■ MATERIAL PROVIDED:
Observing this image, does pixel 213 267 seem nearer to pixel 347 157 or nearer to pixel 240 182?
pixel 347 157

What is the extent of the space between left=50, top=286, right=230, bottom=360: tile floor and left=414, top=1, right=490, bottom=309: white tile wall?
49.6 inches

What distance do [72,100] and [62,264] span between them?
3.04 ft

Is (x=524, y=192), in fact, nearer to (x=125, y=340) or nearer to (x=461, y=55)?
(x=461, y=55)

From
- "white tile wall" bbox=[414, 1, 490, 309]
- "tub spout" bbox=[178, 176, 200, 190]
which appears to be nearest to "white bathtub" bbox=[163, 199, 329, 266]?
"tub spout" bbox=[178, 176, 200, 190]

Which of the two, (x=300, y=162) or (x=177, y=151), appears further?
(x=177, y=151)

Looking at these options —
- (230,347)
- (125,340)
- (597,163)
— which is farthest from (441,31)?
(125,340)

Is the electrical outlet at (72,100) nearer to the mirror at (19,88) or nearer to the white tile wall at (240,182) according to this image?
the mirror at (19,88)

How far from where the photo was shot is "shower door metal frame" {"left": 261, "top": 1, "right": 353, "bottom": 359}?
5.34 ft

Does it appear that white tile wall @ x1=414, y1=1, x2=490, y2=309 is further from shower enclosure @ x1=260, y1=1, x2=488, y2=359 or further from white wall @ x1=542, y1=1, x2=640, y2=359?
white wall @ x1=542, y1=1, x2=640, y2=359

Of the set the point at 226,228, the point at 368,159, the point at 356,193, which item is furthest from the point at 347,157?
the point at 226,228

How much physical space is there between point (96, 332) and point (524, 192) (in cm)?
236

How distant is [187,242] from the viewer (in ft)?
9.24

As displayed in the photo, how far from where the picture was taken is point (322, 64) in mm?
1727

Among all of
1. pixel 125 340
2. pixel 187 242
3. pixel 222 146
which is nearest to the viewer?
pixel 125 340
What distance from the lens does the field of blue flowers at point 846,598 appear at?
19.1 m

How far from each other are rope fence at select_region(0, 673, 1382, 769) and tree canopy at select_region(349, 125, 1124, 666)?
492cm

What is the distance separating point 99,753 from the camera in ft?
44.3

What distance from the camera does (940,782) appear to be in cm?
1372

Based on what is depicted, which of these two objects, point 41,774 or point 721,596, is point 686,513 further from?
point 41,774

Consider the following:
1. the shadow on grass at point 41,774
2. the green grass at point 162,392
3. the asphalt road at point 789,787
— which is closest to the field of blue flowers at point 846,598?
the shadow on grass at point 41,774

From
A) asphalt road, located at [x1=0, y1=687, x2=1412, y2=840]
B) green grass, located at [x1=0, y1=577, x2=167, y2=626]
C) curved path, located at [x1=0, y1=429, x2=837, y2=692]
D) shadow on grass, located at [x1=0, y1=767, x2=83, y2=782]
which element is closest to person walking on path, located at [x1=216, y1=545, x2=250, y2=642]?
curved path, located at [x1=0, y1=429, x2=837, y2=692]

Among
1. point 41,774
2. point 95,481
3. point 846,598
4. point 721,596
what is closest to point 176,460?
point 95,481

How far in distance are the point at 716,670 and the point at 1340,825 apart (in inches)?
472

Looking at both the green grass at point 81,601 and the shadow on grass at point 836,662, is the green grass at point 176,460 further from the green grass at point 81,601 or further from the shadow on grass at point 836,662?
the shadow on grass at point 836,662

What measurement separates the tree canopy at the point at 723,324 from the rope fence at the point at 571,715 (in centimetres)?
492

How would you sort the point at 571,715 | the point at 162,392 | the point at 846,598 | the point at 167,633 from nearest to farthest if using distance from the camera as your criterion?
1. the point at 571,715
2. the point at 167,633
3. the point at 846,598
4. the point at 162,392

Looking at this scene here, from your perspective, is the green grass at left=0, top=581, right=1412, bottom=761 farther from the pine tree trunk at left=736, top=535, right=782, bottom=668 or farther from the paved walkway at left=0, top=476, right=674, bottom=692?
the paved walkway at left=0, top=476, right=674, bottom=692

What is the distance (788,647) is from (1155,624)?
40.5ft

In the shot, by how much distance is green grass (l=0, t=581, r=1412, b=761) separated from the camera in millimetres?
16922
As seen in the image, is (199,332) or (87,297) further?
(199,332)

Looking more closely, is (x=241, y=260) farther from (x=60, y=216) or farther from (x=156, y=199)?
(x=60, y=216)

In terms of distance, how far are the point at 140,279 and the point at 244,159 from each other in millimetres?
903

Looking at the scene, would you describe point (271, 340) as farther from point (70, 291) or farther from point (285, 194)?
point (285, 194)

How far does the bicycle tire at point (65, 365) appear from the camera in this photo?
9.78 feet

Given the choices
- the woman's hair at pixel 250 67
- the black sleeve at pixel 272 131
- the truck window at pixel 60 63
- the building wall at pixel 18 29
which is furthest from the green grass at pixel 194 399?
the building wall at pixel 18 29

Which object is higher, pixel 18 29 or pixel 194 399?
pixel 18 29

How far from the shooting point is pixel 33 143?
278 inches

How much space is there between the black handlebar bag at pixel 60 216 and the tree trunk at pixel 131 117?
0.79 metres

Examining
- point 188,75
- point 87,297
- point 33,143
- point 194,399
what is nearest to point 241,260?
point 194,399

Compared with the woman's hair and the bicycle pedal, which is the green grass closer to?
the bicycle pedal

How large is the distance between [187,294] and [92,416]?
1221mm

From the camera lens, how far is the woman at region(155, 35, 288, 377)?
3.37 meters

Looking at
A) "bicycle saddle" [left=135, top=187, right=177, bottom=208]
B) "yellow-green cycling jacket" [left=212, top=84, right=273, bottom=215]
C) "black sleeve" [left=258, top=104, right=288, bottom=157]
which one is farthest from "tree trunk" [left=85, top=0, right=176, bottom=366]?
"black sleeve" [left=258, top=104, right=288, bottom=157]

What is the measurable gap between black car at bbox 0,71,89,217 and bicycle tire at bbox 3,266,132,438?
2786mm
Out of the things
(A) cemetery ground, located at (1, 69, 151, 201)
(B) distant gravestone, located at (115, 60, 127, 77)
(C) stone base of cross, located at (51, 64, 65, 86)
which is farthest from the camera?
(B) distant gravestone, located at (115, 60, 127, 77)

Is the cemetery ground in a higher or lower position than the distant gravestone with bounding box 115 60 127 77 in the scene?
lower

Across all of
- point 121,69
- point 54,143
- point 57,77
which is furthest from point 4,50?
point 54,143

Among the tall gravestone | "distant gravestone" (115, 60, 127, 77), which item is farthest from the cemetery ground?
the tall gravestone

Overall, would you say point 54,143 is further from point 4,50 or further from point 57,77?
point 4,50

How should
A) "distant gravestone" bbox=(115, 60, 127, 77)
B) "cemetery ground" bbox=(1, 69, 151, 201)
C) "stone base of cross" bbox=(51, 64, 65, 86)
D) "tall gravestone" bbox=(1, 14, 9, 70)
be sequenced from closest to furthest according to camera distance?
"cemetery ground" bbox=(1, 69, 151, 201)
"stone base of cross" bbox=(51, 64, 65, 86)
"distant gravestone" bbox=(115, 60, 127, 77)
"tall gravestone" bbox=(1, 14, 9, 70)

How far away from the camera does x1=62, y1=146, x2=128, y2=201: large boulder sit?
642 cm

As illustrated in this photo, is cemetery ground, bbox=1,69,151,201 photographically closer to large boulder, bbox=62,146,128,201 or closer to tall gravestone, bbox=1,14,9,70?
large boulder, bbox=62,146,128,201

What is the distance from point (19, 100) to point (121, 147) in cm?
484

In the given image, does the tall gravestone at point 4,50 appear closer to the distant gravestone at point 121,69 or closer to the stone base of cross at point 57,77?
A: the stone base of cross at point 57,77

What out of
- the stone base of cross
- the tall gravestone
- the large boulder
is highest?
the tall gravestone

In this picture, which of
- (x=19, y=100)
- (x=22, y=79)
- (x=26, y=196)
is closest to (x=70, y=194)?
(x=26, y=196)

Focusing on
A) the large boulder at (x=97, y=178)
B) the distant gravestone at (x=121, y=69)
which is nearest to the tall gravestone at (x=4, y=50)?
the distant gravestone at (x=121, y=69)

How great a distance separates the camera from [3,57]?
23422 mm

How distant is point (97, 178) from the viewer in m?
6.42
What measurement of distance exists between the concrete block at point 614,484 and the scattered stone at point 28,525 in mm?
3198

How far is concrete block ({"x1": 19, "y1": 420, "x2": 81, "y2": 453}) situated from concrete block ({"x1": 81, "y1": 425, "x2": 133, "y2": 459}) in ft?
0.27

■ WHAT IS NEEDED: Copy out the material word for word, starting at the line that contains "Focusing on" and ending at the last line of the material.

■ TASK OUTPUT:
Focusing on
A) the large boulder at (x=97, y=178)
B) the distant gravestone at (x=121, y=69)
which is nearest to the tall gravestone at (x=4, y=50)?
the distant gravestone at (x=121, y=69)

How great a distance separates the camera from [3,57]?
23422 mm

How distant is point (97, 178) from the viewer in m?
6.42
What measurement of distance exists between the concrete block at point 614,484 and the scattered stone at point 28,525 in mm?
3198

How far is concrete block ({"x1": 19, "y1": 420, "x2": 81, "y2": 453}) situated from concrete block ({"x1": 81, "y1": 425, "x2": 133, "y2": 459}) in ft?
0.27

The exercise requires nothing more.